= DATA SUPPLIED =
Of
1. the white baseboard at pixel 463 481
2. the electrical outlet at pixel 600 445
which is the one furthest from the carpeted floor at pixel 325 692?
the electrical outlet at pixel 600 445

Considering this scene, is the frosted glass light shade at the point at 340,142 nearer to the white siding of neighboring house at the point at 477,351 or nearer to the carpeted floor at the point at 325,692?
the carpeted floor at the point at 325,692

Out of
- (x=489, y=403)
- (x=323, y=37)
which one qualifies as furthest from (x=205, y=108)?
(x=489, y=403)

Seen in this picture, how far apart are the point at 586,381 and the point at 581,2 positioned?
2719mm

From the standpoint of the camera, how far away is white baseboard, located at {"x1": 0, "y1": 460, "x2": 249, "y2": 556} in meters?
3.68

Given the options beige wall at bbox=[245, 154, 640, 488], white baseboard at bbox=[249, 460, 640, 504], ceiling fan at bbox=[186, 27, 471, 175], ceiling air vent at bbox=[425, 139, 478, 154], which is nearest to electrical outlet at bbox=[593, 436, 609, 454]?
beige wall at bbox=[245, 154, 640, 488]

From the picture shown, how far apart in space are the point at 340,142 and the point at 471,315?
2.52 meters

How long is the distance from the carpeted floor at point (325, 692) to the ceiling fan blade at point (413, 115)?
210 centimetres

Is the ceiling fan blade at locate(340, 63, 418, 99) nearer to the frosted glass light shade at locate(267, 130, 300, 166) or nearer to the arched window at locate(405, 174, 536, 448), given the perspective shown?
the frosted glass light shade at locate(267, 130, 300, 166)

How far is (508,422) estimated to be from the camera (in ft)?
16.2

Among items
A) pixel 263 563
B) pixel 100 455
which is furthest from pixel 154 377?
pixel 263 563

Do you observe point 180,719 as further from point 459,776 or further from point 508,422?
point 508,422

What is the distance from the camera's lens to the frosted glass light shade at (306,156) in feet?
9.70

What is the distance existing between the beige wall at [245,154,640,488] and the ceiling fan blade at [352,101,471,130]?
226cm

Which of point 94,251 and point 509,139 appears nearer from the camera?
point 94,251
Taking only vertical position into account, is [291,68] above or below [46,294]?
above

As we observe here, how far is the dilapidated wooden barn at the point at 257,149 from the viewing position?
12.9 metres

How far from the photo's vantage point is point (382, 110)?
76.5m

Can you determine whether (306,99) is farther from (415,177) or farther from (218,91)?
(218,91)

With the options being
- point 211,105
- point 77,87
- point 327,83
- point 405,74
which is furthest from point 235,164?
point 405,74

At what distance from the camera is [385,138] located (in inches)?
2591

= STATED TASK =
Reproduce all of the records above, from the first through the last, without changing a single word.

= REPLY TO THE TASK =
Of
1. the white baseboard at pixel 463 481
2. the electrical outlet at pixel 600 445
which is the one furthest from the carpeted floor at pixel 325 692?
the electrical outlet at pixel 600 445

Considering this scene, is the frosted glass light shade at the point at 340,142 nearer to the white siding of neighboring house at the point at 477,351 or nearer to the carpeted floor at the point at 325,692?
the carpeted floor at the point at 325,692

Out of
- (x=489, y=403)
- (x=323, y=37)
which one qualifies as furthest from (x=205, y=108)?
(x=489, y=403)

Seen in this picture, how far apart are the point at 586,381 and the point at 581,2 positioned?
2719mm

From the standpoint of the camera, how far away is white baseboard, located at {"x1": 0, "y1": 460, "x2": 249, "y2": 556} in meters?
3.68

Given the options beige wall at bbox=[245, 154, 640, 488], white baseboard at bbox=[249, 460, 640, 504], ceiling fan at bbox=[186, 27, 471, 175], ceiling air vent at bbox=[425, 139, 478, 154], which is nearest to electrical outlet at bbox=[593, 436, 609, 454]?
beige wall at bbox=[245, 154, 640, 488]

From the picture shown, how far apart in space are the point at 340,142 and the point at 471,315?
2.52 meters

How long is the distance from the carpeted floor at point (325, 692) to the ceiling fan blade at point (413, 115)?
210 centimetres

Is the ceiling fan blade at locate(340, 63, 418, 99) nearer to the frosted glass light shade at locate(267, 130, 300, 166) or nearer to the arched window at locate(405, 174, 536, 448), given the perspective shown?
the frosted glass light shade at locate(267, 130, 300, 166)

How far is (508,422) estimated to be from the camera (in ft)?
16.2

Among items
A) pixel 263 563
B) pixel 100 455
which is furthest from pixel 154 377?
pixel 263 563

Do you observe point 180,719 as further from point 459,776 or further from point 508,422?
point 508,422

What is the distance from the camera's lens to the frosted glass light shade at (306,156) in feet?
9.70

What is the distance existing between the beige wall at [245,154,640,488] and the ceiling fan blade at [352,101,471,130]?
226cm

Which of point 94,251 and point 509,139 appears nearer from the camera?
point 94,251
Taking only vertical position into account, is [291,68] above or below [46,294]?
above

As we observe here, how far is the dilapidated wooden barn at the point at 257,149 from the viewing position?
12.9 metres

How far from the photo's vantage point is point (382, 110)?
76.5m

Can you determine whether (306,99) is farther from (415,177) or farther from (218,91)?
(218,91)

With the options being
- point 211,105
- point 77,87
- point 327,83
- point 405,74
which is furthest from point 235,164?
point 405,74

At what distance from the camera is [385,138] located (in inches)?
2591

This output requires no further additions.